=== MATERIALS PROVIDED ===
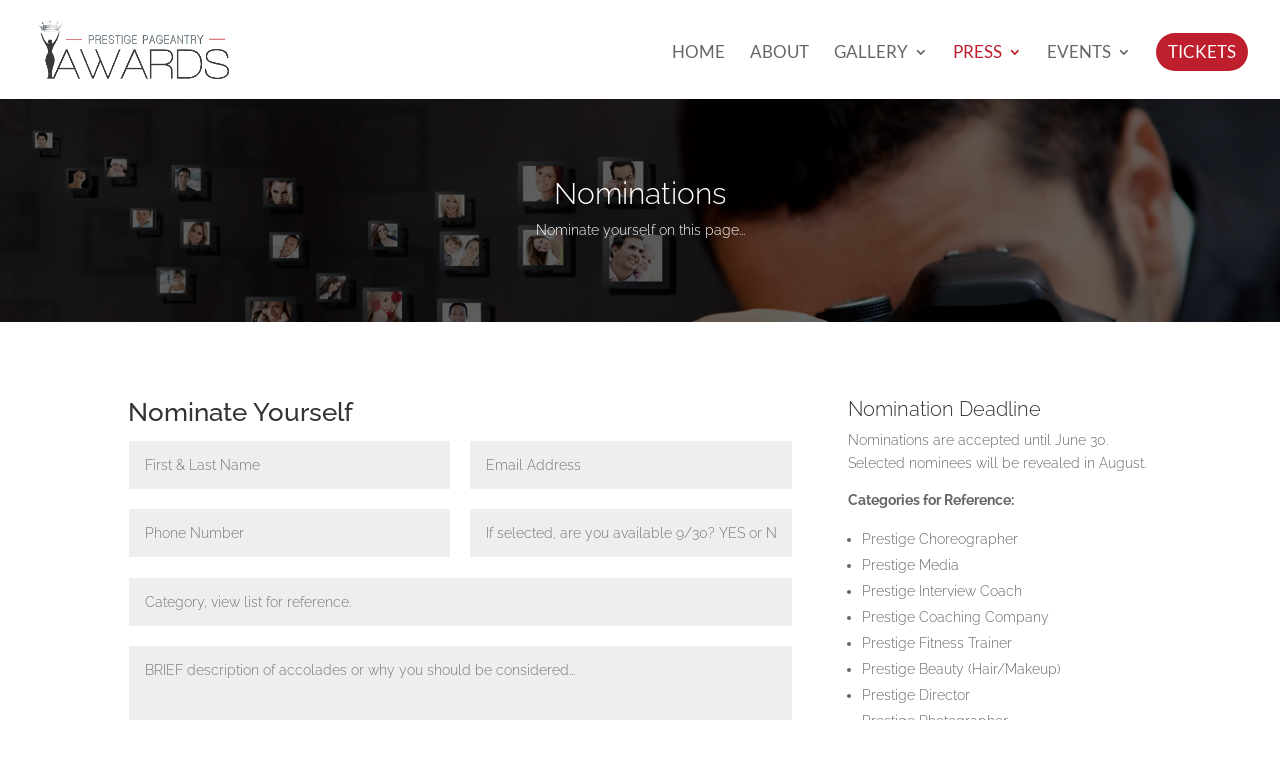

--- FILE ---
content_type: text/plain
request_url: https://www.google-analytics.com/j/collect?v=1&_v=j102&a=1159380485&t=pageview&_s=1&dl=https%3A%2F%2Fwww.prestigepageantryawards.com%2Fnominations%2F&ul=en-us%40posix&dt=Nominations%20%7C%20Prestige%20Pageantry%20Awards&sr=1280x720&vp=1280x720&_u=IEBAAEABAAAAACAAI~&jid=1110804219&gjid=250086931&cid=889592799.1769077345&tid=UA-54836105-1&_gid=1924900351.1769077345&_r=1&_slc=1&z=1433927254
body_size: -455
content:
2,cG-LFDLZBMCLL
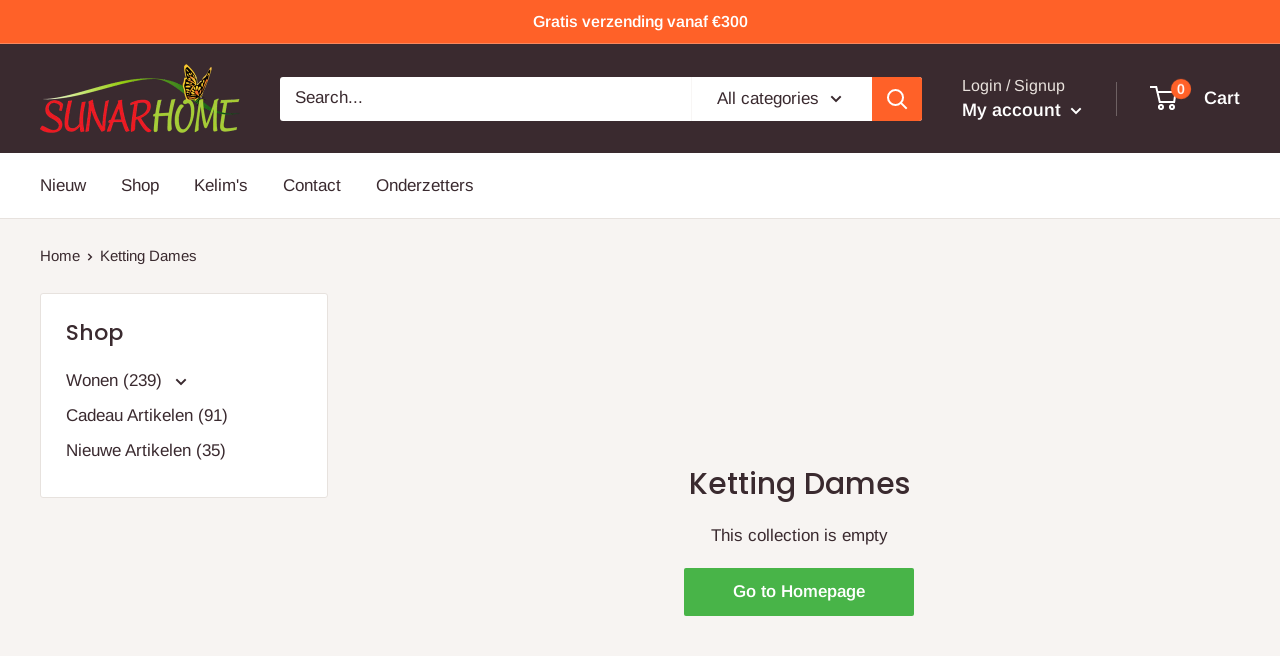

--- FILE ---
content_type: text/javascript
request_url: https://sunarhome.com/cdn/shop/t/12/assets/custom.js?v=102476495355921946141655131623
body_size: -651
content:
//# sourceMappingURL=/cdn/shop/t/12/assets/custom.js.map?v=102476495355921946141655131623
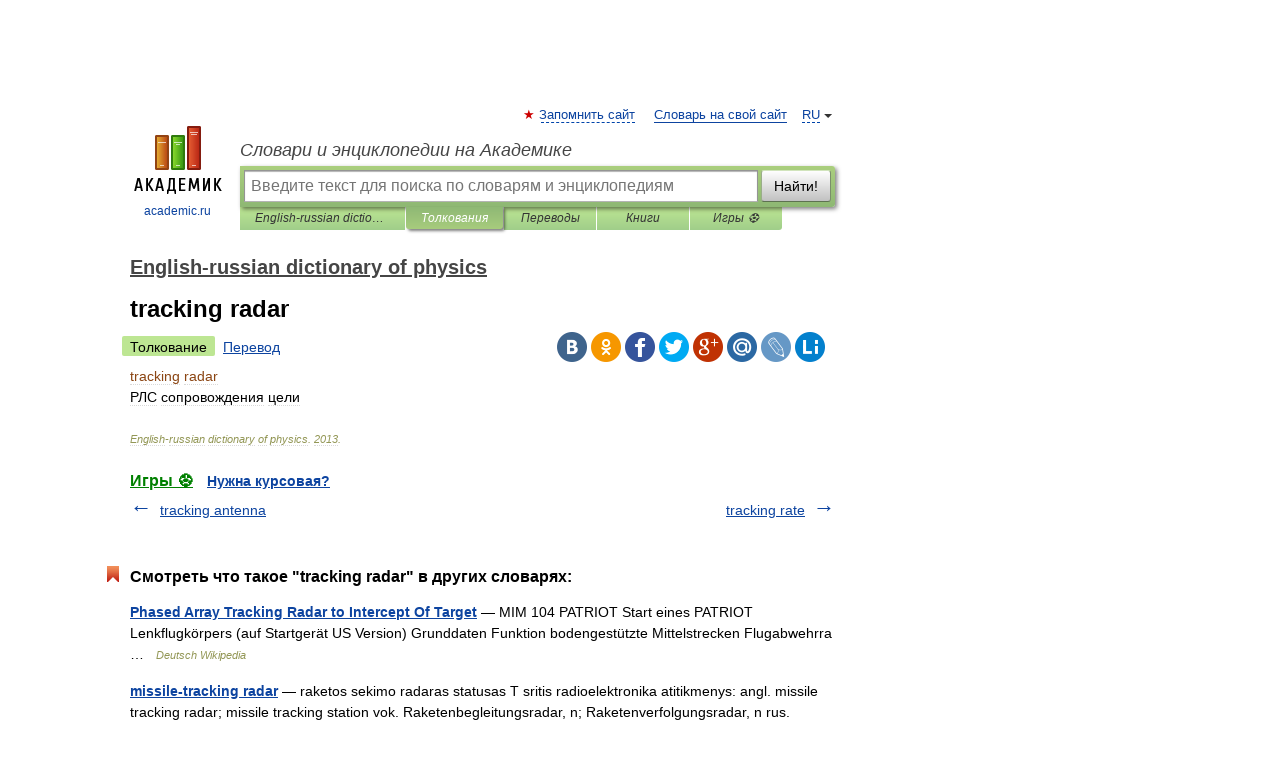

--- FILE ---
content_type: application/javascript; charset=utf-8
request_url: https://fundingchoicesmessages.google.com/f/AGSKWxV5dKH5Ov-YPlKQumTC7bXz0NQHROHc5o99-_fo-7YJTXYGEu3kI5XAN_hMEb15xqZ2FqDVDhoKXrwRm-FVn6uGBJ3V8pMNB_RLawvvMPQDx4zjN1A8V0tPRJALMpS-CYuvYqD0Dt46CfrGzDZq4cWzWpSsJeQeqi_-IYndaS2Be_MEu9BBIOigD9FT/_/adcxtnew_/adperfdemo./rtb/worker.php?/img.ads./contentAdServlet?
body_size: -1289
content:
window['1496b1ab-7cb3-437f-a5e3-20fda22bf200'] = true;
===
— EXERCISE PROMPT —
Please, without any pictures, print each entry exactly.

— ANSWER BOX —
--- FILE ---
content_type: text/plain
request_url: https://www.google-analytics.com/j/collect?v=1&_v=j102&a=1159380485&t=pageview&_s=1&dl=https%3A%2F%2Fwww.prestigepageantryawards.com%2Fnominations%2F&ul=en-us%40posix&dt=Nominations%20%7C%20Prestige%20Pageantry%20Awards&sr=1280x720&vp=1280x720&_u=IEBAAEABAAAAACAAI~&jid=1110804219&gjid=250086931&cid=889592799.1769077345&tid=UA-54836105-1&_gid=1924900351.1769077345&_r=1&_slc=1&z=1433927254
body_size: -455
content:
2,cG-LFDLZBMCLL

--- FILE ---
content_type: text/javascript
request_url: https://sunarhome.com/cdn/shop/t/12/assets/custom.js?v=102476495355921946141655131623
body_size: -651
content:
//# sourceMappingURL=/cdn/shop/t/12/assets/custom.js.map?v=102476495355921946141655131623

--- FILE ---
content_type: application/javascript; charset=utf-8
request_url: https://fundingchoicesmessages.google.com/f/AGSKWxV5dKH5Ov-YPlKQumTC7bXz0NQHROHc5o99-_fo-7YJTXYGEu3kI5XAN_hMEb15xqZ2FqDVDhoKXrwRm-FVn6uGBJ3V8pMNB_RLawvvMPQDx4zjN1A8V0tPRJALMpS-CYuvYqD0Dt46CfrGzDZq4cWzWpSsJeQeqi_-IYndaS2Be_MEu9BBIOigD9FT/_/adcxtnew_/adperfdemo./rtb/worker.php?/img.ads./contentAdServlet?
body_size: -1289
content:
window['1496b1ab-7cb3-437f-a5e3-20fda22bf200'] = true;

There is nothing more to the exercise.